Stated exercise: Copy the Python sets discussion below word for word, from start to finish.

Source text:
□ □ □ □ □

Sets were actually introduced in Python 2.3, in the sets module, but  
were introduced as a built-in in Python 2.4.

> Below I compare two simple scripts, one makes use of a list and the  
> other
> makes use of a set. The difference of 20 seconds may not be much,  
> but let me
> tell you that this difference grows exponentially. When my sets  
> reach more
> that 100,000 elements, a union command is painfully slow. True, a  
> union
> command of a set may be much more complicated than using a list but  
> the time
> difference is simply too big for me.
>
> Any thoughts/suggestions?

Yeah, don't write code like that.  If you don't want exponential  
time, don't write algorithms that will take exponential time :)  Use  
the right algorithm.

Your two examples aren't equivalent.  It has exponential time because  
union takes two sets to return a third.  In your example, you are  
uselessly creating two new sets (and a single-element list) on every  
iteration: one set with one item, and one set with N items.  What you  
really want to be using is the add or update method, which mutates  
the set in-place.  The list example is nowhere near equivalent.  To  
compare apples to apples the list example should be:

if i not in x:
     x = x + [i]

and that would be much slower than either of your examples!

On my 1ghz G4 laptop:

Your set example: 87.921s
Your list example: 51.542s
My set example (using x.add(i)): 0.095s

> I suppose that the obvious solution is to work with lists most of  
> the time
> and use the sets only when I really need them. But then, what's the  
> point of
> having those set?

What's the point of having Python if you can write faster code in  
assembly?

Where did you learn to use lists as a set anyway?  The canonical  
pre-2.3 example was to use a dict as a set (since the keys are a set).

□ □ □ □ □

Source material:

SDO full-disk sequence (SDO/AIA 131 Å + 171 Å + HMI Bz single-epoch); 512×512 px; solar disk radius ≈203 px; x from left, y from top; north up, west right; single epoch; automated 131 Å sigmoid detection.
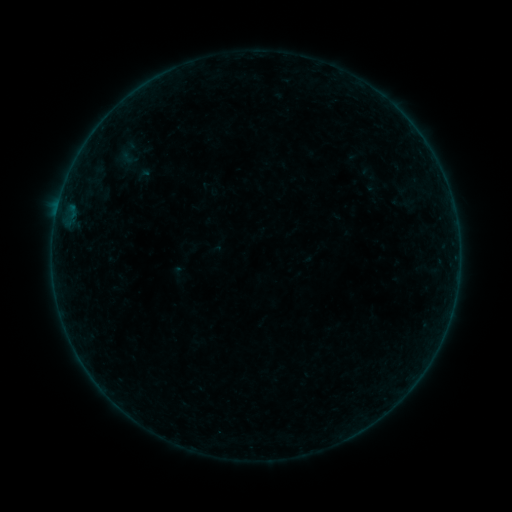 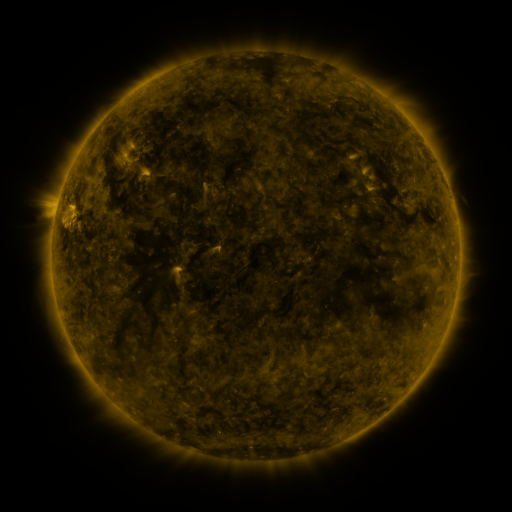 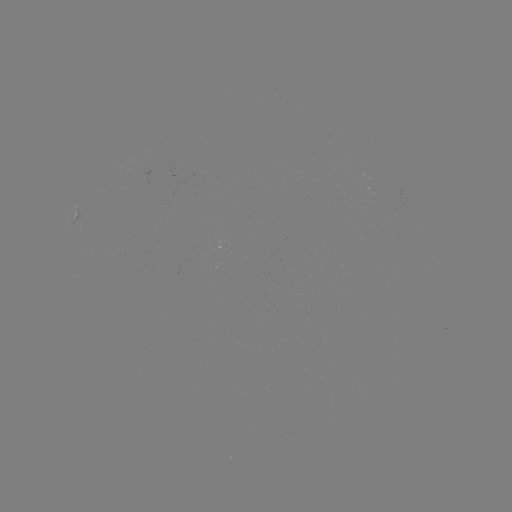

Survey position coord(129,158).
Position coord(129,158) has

□ □ □ □ □

Complete output:
Sets were actually introduced in Python 2.3, in the sets module, but  
were introduced as a built-in in Python 2.4.

> Below I compare two simple scripts, one makes use of a list and the  
> other
> makes use of a set. The difference of 20 seconds may not be much,  
> but let me
> tell you that this difference grows exponentially. When my sets  
> reach more
> that 100,000 elements, a union command is painfully slow. True, a  
> union
> command of a set may be much more complicated than using a list but  
> the time
> difference is simply too big for me.
>
> Any thoughts/suggestions?

Yeah, don't write code like that.  If you don't want exponential  
time, don't write algorithms that will take exponential time :)  Use  
the right algorithm.

Your two examples aren't equivalent.  It has exponential time because  
union takes two sets to return a third.  In your example, you are  
uselessly creating two new sets (and a single-element list) on every  
iteration: one set with one item, and one set with N items.  What you  
really want to be using is the add or update method, which mutates  
the set in-place.  The list example is nowhere near equivalent.  To  
compare apples to apples the list example should be:

if i not in x:
     x = x + [i]

and that would be much slower than either of your examples!

On my 1ghz G4 laptop:

Your set example: 87.921s
Your list example: 51.542s
My set example (using x.add(i)): 0.095s

> I suppose that the obvious solution is to work with lists most of  
> the time
> and use the sets only when I really need them. But then, what's the  
> point of
> having those set?

What's the point of having Python if you can write faster code in  
assembly?

Where did you learn to use lists as a set anyway?  The canonical  
pre-2.3 example was to use a dict as a set (since the keys are a set).